Shilen Shah, bond strategist at Investec Wealth & Investment, said: “Sterling’s sharp fall in Asian trading is indicative of the market’s nervousness about the UK economy and the prospects of a hard Brexit.
“A disruptive exit from the EU would be a significant negative for the UK economy with sterling taking the brunt of the pain.
“… the politics around Brexit are likely to be a key driver for sterling in the near term – highlighting the emerging market-like sensitivity of the currency.
“The foreign earnings within the FTSE 100 will however continue to provide a hedge against a weak pound.”
Simon Wood, Investment Director, Treasury, at Edinburgh-based Standard Life Investments, said: “Sterling had been looking vulnerable all this week as the market had started to think that Brexit might be ‘harder’ than previously factored in, following recent political statements.
“The market has already been nervous over how the UK will fund both its current account and budget deficits.
“In particular, if foreign investors hold back any UK investment decisions until the terms of Brexit are clearer, or even (worst case scenario) do not invest any new funds, or decide to pull out of the UK altogether in the case of a ‘hard exit’.

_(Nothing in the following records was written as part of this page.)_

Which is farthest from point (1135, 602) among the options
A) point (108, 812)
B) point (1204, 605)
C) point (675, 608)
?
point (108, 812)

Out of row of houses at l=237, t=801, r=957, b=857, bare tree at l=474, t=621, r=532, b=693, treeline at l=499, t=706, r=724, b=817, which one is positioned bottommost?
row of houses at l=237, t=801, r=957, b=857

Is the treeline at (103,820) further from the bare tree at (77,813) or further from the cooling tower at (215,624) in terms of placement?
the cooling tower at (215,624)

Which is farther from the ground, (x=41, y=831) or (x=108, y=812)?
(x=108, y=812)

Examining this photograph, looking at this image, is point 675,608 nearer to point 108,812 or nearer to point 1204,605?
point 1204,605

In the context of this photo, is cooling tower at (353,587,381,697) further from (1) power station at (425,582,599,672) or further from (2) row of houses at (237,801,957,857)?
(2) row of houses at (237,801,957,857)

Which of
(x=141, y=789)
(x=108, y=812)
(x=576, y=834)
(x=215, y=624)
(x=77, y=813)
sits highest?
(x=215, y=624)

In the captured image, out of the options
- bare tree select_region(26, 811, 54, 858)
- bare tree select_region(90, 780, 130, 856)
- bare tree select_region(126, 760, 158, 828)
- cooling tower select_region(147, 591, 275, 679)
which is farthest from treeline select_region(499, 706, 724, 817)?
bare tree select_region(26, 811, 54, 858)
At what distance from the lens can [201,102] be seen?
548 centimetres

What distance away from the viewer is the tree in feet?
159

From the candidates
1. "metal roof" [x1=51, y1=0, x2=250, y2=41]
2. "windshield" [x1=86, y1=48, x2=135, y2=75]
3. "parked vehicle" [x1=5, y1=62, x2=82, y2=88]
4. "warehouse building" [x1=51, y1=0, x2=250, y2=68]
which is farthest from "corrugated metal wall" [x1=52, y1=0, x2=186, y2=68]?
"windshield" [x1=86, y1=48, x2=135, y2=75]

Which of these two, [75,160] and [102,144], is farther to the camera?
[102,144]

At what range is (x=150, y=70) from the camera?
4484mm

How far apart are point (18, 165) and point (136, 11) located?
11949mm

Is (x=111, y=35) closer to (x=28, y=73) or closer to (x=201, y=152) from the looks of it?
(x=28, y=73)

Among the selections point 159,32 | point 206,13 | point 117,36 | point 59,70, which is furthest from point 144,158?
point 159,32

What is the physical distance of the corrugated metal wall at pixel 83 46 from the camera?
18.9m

“The trigger for the very large move early Friday morning was possibly comments from President Hollande, which hit the newswires at the market’s most illiquid period — after the New York trading session and before the start of the main Asian session.
“There were not many resting Sterling bids in the market overnight due to the proximity of the Non Farm payroll release on Friday, so a moderate amount of selling volume caused an outsized move which then triggered more stops, especially from options traders.
“Many of the stop orders would have been held in systems and triggered automatically, hitting any bids available no matter how reasonable.”